[Spatial reasoning dataset excerpts]
####

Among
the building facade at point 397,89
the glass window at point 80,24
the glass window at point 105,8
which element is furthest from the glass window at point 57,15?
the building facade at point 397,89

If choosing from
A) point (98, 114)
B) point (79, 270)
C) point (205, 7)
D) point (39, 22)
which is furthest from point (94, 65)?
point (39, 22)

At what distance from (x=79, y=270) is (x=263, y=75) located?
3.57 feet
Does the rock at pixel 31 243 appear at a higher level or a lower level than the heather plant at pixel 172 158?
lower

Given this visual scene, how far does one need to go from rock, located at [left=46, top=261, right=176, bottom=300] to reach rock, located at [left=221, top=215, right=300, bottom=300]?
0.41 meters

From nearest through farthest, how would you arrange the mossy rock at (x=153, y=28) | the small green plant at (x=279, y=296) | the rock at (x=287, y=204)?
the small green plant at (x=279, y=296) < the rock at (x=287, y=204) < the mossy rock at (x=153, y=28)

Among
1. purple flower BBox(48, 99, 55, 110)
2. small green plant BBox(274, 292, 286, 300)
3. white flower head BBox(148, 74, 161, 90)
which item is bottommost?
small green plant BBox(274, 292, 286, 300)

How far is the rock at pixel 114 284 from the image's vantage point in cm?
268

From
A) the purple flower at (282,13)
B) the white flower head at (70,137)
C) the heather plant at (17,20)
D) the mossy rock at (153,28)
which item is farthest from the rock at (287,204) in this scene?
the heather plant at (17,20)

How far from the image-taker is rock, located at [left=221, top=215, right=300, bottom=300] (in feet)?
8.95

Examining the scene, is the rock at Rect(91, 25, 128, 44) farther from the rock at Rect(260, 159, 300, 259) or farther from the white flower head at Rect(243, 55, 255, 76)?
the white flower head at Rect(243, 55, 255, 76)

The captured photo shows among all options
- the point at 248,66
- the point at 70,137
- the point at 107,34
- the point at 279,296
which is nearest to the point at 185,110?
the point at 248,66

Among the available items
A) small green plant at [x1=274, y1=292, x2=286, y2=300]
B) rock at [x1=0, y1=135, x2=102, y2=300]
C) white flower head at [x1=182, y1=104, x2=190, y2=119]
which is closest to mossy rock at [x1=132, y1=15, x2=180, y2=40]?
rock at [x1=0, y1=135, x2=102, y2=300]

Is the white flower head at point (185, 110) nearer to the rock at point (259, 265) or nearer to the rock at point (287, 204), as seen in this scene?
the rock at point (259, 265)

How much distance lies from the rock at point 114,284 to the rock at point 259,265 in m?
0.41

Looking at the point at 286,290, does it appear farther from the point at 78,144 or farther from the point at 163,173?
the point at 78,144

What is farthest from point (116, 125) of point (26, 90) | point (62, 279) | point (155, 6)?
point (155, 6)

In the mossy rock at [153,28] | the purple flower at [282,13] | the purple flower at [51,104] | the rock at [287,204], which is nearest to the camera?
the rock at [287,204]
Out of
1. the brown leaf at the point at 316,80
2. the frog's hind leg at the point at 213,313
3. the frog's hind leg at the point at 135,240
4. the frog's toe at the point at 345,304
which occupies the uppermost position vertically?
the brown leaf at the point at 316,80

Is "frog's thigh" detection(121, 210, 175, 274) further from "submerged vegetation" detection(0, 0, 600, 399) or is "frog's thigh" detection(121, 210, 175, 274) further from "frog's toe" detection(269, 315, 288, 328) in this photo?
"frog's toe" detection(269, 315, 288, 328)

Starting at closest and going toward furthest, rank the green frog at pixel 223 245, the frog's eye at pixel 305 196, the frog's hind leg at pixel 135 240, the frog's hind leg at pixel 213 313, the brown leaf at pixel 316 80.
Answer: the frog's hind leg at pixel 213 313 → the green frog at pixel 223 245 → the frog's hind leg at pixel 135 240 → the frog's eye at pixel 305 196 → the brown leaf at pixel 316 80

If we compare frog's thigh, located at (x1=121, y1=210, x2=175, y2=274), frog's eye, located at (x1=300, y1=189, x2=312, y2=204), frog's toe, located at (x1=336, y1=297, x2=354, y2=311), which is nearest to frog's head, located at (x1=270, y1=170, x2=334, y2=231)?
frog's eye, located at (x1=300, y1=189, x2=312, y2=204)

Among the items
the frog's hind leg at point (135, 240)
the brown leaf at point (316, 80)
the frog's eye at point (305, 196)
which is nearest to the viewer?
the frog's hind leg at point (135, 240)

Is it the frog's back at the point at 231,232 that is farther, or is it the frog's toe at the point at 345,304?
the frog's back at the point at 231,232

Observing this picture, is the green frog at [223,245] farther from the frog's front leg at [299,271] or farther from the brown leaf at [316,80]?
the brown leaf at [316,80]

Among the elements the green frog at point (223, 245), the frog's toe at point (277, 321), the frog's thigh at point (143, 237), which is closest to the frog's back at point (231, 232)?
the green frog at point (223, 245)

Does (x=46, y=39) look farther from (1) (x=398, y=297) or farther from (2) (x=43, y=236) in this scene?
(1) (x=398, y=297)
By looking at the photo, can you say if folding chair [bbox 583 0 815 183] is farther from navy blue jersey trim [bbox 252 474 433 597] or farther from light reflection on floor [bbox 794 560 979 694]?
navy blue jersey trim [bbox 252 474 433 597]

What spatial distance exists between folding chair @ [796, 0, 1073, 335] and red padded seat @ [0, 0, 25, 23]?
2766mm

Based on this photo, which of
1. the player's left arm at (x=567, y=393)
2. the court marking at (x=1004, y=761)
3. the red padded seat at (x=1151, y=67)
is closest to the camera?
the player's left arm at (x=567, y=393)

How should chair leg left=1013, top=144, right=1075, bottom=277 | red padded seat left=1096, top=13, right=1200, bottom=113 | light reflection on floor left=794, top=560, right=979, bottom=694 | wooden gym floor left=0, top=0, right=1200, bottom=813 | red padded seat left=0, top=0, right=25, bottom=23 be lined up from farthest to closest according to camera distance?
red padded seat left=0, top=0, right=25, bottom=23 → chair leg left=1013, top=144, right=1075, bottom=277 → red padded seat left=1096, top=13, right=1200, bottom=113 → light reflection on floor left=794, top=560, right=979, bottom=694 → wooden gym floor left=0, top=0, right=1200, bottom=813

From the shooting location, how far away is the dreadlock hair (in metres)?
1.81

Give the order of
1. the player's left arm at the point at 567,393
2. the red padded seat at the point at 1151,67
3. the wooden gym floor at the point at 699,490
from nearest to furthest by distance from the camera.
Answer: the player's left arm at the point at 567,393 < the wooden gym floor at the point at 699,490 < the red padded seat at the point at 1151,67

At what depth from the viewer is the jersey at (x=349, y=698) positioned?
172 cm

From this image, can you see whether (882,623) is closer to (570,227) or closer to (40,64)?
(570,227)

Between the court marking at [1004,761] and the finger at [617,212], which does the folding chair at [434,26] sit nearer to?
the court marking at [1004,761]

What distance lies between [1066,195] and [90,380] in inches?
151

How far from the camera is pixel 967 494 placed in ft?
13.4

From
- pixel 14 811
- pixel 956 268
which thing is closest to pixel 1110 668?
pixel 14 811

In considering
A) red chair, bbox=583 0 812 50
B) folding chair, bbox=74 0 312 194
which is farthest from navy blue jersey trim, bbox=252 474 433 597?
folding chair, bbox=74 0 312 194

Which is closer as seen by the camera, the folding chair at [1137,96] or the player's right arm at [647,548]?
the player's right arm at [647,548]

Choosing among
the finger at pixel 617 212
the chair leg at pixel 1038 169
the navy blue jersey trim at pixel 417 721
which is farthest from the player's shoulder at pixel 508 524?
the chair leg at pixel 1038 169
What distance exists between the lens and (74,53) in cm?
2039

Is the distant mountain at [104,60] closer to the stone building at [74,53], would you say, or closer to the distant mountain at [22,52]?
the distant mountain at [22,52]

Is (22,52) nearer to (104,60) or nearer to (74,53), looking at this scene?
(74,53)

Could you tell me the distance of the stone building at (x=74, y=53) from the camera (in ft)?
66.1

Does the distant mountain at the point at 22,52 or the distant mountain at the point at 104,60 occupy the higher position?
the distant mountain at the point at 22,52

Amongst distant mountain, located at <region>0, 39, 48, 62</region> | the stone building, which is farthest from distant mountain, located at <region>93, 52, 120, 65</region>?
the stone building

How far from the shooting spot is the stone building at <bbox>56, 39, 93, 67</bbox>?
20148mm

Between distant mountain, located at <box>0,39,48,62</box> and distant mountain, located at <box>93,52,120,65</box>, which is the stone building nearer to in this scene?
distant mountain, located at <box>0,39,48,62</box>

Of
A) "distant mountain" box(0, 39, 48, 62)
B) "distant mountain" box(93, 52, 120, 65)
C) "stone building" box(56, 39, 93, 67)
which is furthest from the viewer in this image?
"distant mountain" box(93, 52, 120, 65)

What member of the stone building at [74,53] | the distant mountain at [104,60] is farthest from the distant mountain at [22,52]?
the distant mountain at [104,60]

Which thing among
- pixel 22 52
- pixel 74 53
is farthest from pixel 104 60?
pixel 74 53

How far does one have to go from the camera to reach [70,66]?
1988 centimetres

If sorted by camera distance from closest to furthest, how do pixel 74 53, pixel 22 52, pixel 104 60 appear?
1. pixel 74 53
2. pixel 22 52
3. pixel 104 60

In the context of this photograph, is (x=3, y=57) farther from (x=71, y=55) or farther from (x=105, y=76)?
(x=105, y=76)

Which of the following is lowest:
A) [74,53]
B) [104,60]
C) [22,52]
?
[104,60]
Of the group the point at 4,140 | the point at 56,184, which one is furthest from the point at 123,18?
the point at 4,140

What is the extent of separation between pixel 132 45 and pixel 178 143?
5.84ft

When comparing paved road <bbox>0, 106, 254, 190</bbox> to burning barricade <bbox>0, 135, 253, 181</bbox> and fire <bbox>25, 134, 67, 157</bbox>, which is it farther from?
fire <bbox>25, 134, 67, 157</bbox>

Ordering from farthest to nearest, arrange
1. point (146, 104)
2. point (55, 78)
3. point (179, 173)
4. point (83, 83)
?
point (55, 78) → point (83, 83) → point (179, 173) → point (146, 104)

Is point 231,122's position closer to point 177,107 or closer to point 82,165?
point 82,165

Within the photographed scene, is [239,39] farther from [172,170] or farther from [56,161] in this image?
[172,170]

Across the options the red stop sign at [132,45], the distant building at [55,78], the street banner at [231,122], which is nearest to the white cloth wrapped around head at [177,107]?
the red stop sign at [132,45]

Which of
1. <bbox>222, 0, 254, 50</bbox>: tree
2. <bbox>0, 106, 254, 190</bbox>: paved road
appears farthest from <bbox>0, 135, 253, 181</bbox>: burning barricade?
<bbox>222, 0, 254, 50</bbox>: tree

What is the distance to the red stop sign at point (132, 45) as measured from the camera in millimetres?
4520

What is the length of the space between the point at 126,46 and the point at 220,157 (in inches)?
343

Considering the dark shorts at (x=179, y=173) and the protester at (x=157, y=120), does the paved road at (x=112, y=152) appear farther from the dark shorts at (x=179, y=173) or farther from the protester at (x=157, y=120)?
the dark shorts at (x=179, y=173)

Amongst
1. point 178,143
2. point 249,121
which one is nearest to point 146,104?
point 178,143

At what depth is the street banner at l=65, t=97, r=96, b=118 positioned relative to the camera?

####

▸ **Written task**: Copy the part of the data that begins with the line containing "What is the length" and continues through the end of the data, including both the first and the last line.

▸ **Exercise result**:
What is the length of the space between the point at 126,46 and the point at 220,157 (in inches)?
343

Considering the dark shorts at (x=179, y=173) and the protester at (x=157, y=120), does the paved road at (x=112, y=152) appear farther from the dark shorts at (x=179, y=173) or farther from the protester at (x=157, y=120)?
the dark shorts at (x=179, y=173)

Amongst
1. point 178,143
2. point 249,121
which one is nearest to point 146,104?
point 178,143

At what depth is the street banner at l=65, t=97, r=96, b=118 positioned relative to the camera?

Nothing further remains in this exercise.